Tuesday, November 13, 2007

Onkyo PR-SC885 surround processor - part 2

The pay off - Spiderman 3: after speaker calibration, the battle scene between Harry (Green Goblin Jr) and Spiderman in uncompressed PCM 5.1 is simply AWESOME. I almost cried.

"Possibly-final-but-good-enough-for-now" post SPL meter settings

Speaker distances that I tweaked just a bit from Audyssey detection results. I may play around with the Subwoofer distance setting but it sounds pretty good so far.

Manually overriding the Audyssey crossover settings to 80Hz settings

Perfoming speaker level calibration using the SPL meter on a tripod. And yes, I made sure it was level ;-)

Radio Shack SPL meter - very handy to have!
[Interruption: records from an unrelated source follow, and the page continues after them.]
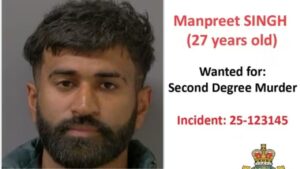 कनाडा में भारतीय मूल के युवक पर हत्या का आरोप, 27 वर्षीय महिला मिली मृत, फरार आरोपी… – भारत संपर्क कनाडा में भारतीय मूल के युवक पर हत्या का आरोप, 27 वर्षीय महिला मिली मृत, फरार आरोपी… – भारत संपर्क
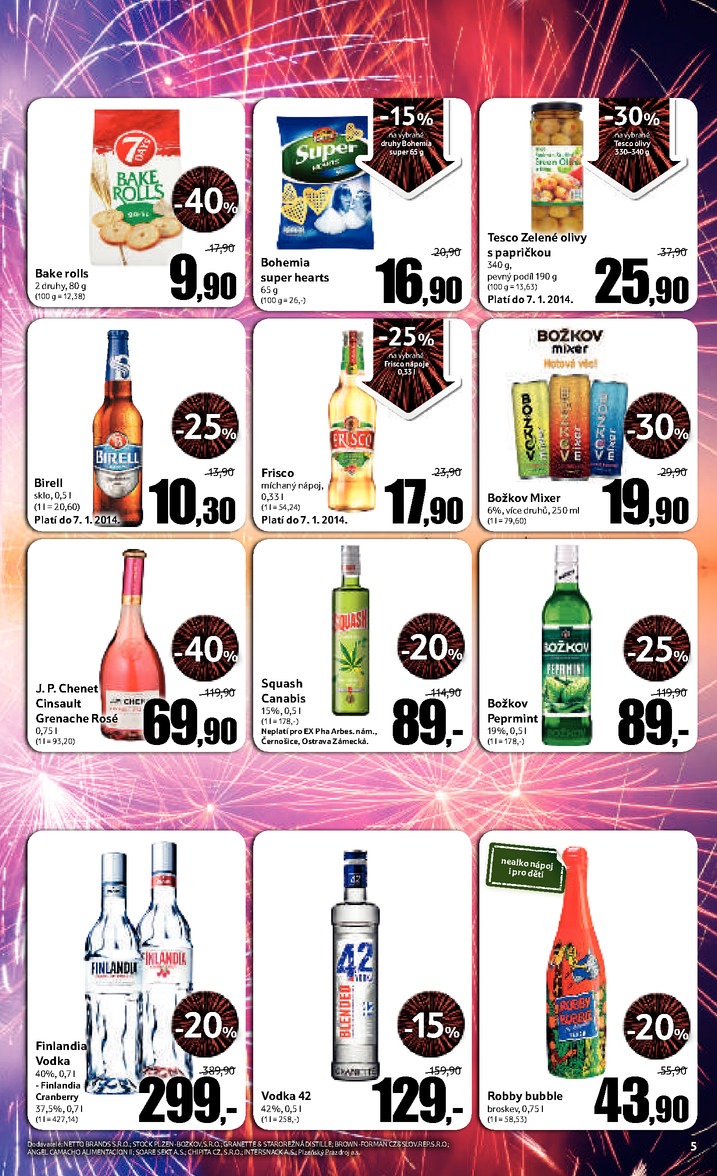 let�k Tesco Expres obchody od 26.12.2013 strana 1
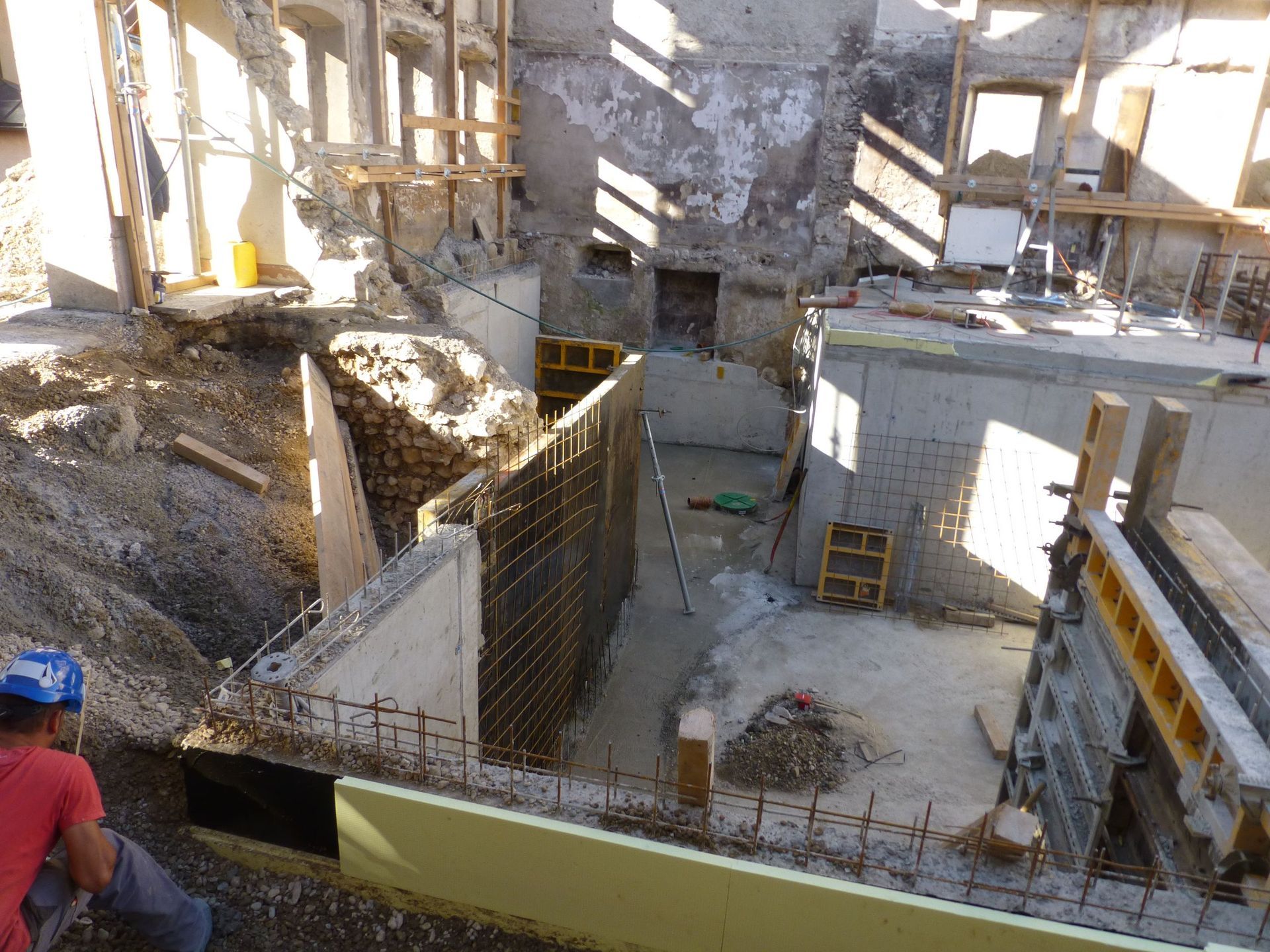 Coreba Sàrl - construction d'ouvrages traditionnels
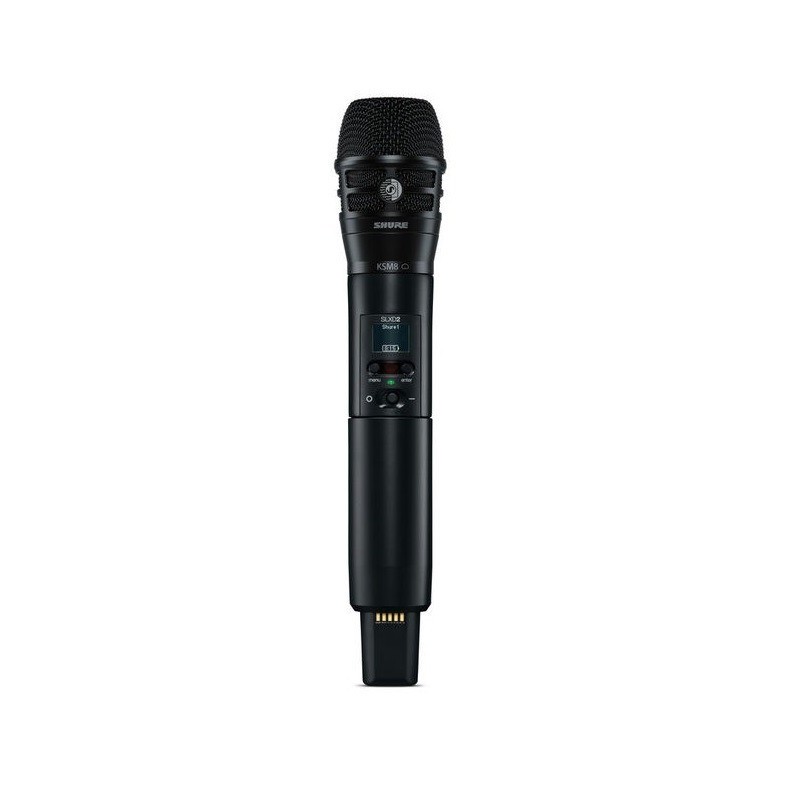 Shure SLXD24EslsK8B - zestaw bezprzewodowy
So it was time to roll up the sleeves and do the calibration manually. I turned the Audyssey Eq off and made minor adjustments to the speaker distances as determined by Audyssey since they were not too far off the mark. I also set the cross over frequencies for the fronts, center, and surrounds to 80Hz. Next I used a Sound Pressure Level meter from Radio Shack and set the range of sensitivity to 70dB, C - weighting, and "slow" speed setting (averages the changes in pressure). Using test tones from the 885, I adjusted each speaker level up to the point where the SPL meter read 75dB except the LFE which I raised at least 5dB+ higher.

With the EQ set to "off", the highs were extremely harsh - maybe piercing is better adjective - such that I suffered listener's fatigue within 5 minutes. Thankfully, the Onkyo allows you to manually adjust the EQ for the fronts, center, surrounds and LFE individually. I toned down the higher frequencies for the fronts only and the highs were much easier to listen to.
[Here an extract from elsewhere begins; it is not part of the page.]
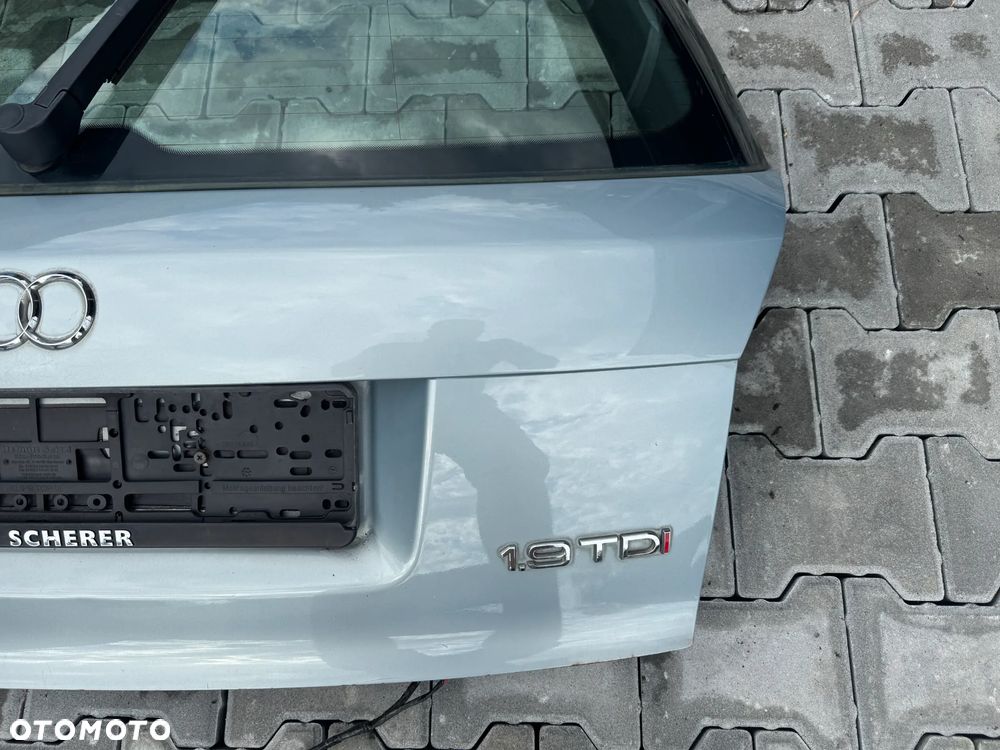 KLAPA AUDI A4 B6 KOMBI LY7R - 2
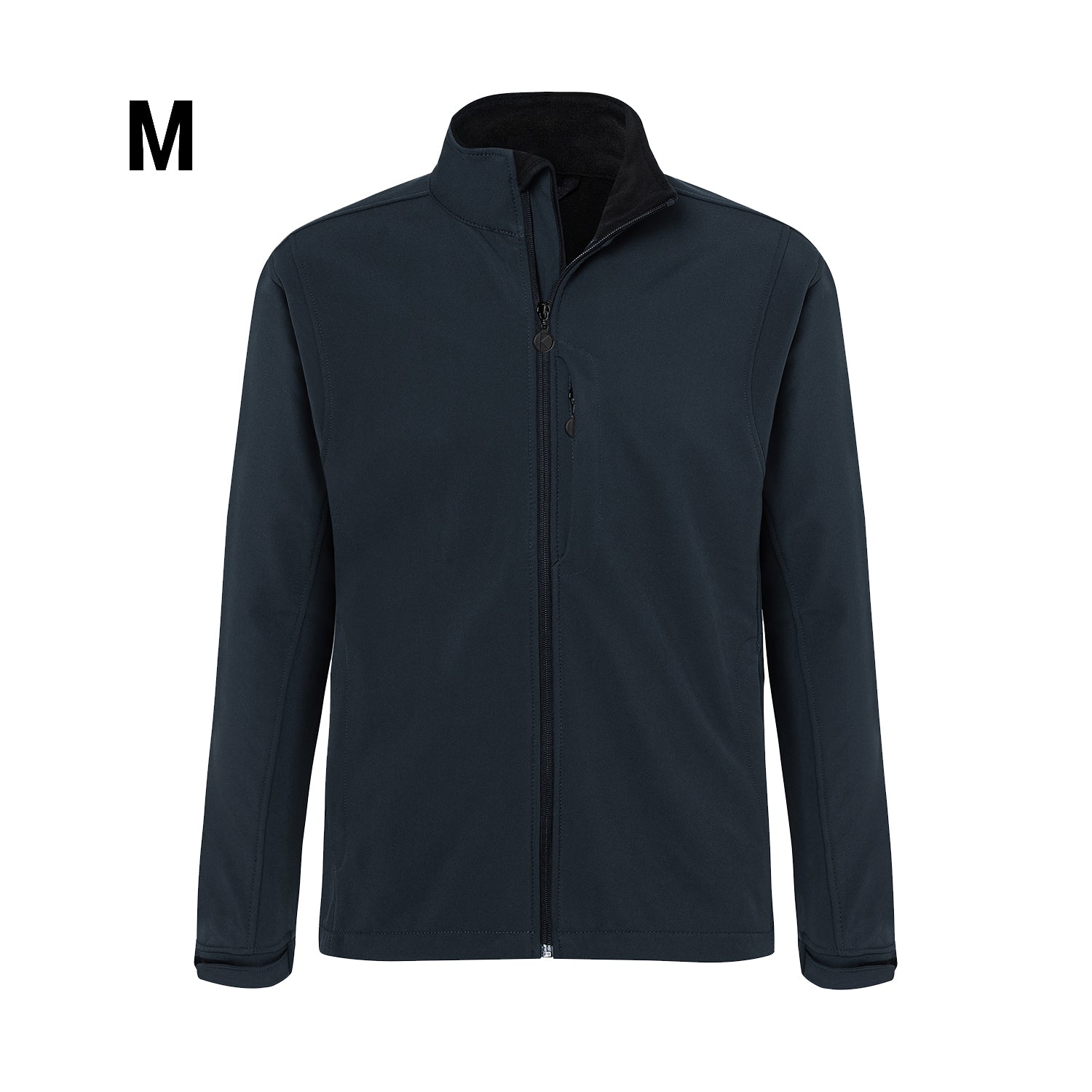 KARLOWSKY | Softshell-jakke Classic til mænd - Navy - Størrelse: M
Some initial impressions after the manual calibration -> The sound quality on movies is simply fantastic - finally. For my demo material, I gravitated a lot toward the Spider Man 3 Blu Ray disc which has an unbelievably good uncompressed PCM 5.1 soundtrack. If you want to know how well your sub(s) can handle LFE, I highly recommend the scene where Flint Marko falls into the experimental reactor and transforms into the Sandman. The LFE from this scene even rivals the "Ironhide rocket jump" scene from the Transformers HD DVD. So are the new lossless formats more sizzle than steak? I did subjective A / B comparisons of the lossless tracks vs 448kbps Dolby Digtal. I have to be careful of placebo and probably should note the reference volume levels but so far I find that uncompressed PCM and Dolby True HD tracks sound have greater dynamic range, are more full bodied, less veiled, less harsh, have richer LFE, and surrounds are more aggressively utilized and blend better with L/C/R channels.